- TASK OBJECTIVE -
Some lines in the entries contain the word "mercyvintage". Copy all of them.

- DATA SUPPLIED -
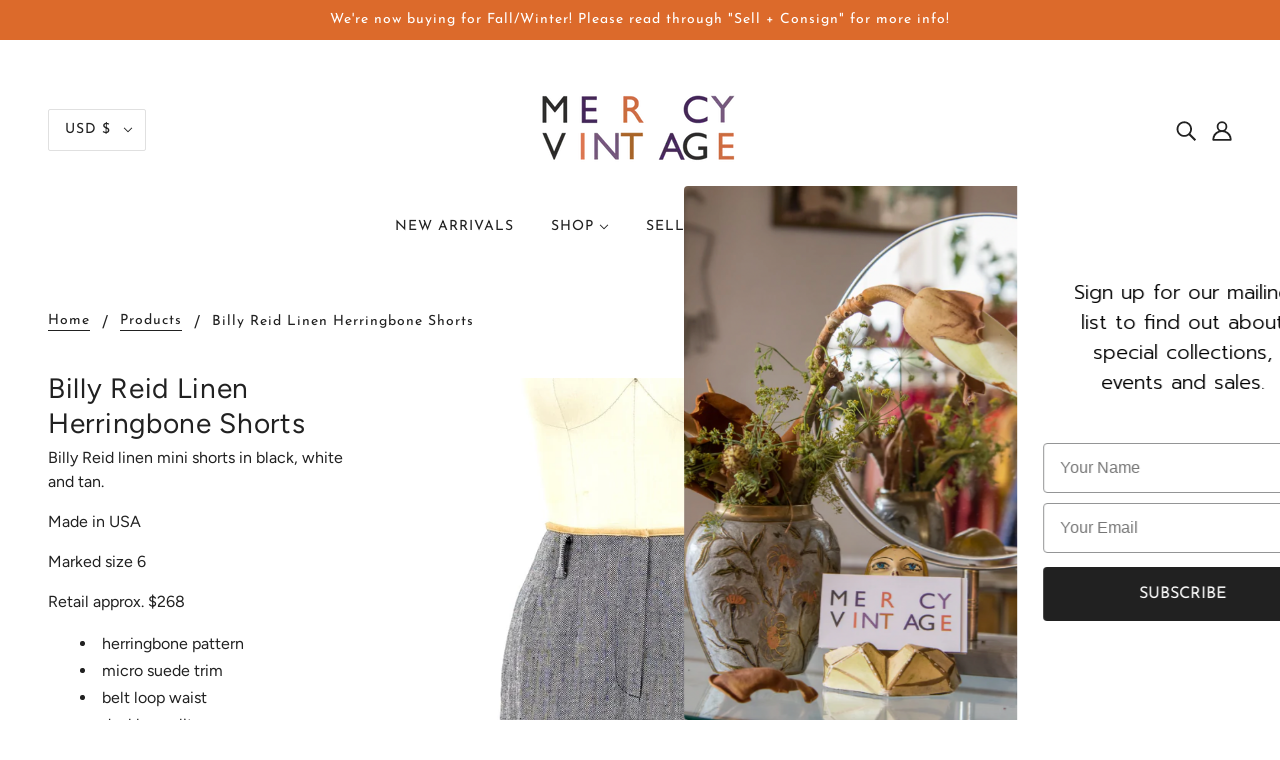

--- FILE ---
content_type: text/css
request_url: https://www.mercyvintage.com/cdn/shop/t/3/assets/theme--customizations.css?v=89110111187497717481640131004
body_size: -489
content:
@media only screen and (min-width: 1025px){.product-slider .image--root img{max-height:350px!important;object-fit:contain!important}.product-slider .product--details{min-height:150px!important}.product-slider .product--image{max-height:350px!important}}@media only screen and (max-width: 1024px){.product-slider .image--root img{max-height:250px!important;object-fit:contain!important}.product-slider .product--details{min-height:150px!important}.product-slider .product--image{max-height:250px!important}}.contact-page--main{max-width:90%;margin:0 auto;padding-bottom:70px}.contact-page--header{padding-bottom:32px;max-width:90%;margin:0 auto}.cata-toolbar .sort-by{display:none}
/*# sourceMappingURL=/cdn/shop/t/3/assets/theme--customizations.css.map?v=89110111187497717481640131004 */


--- FILE ---
content_type: text/plain; charset=utf-8
request_url: https://www.mercyvintage.com/apps/locksmith/ping?
body_size: -303
content:
{"cart":":87b9f94422ba","messages":[]}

- ANSWER FOR THE TASK -
request_url: https://www.mercyvintage.com/cdn/shop/t/3/assets/theme--customizations.css?v=89110111187497717481640131004
request_url: https://www.mercyvintage.com/apps/locksmith/ping?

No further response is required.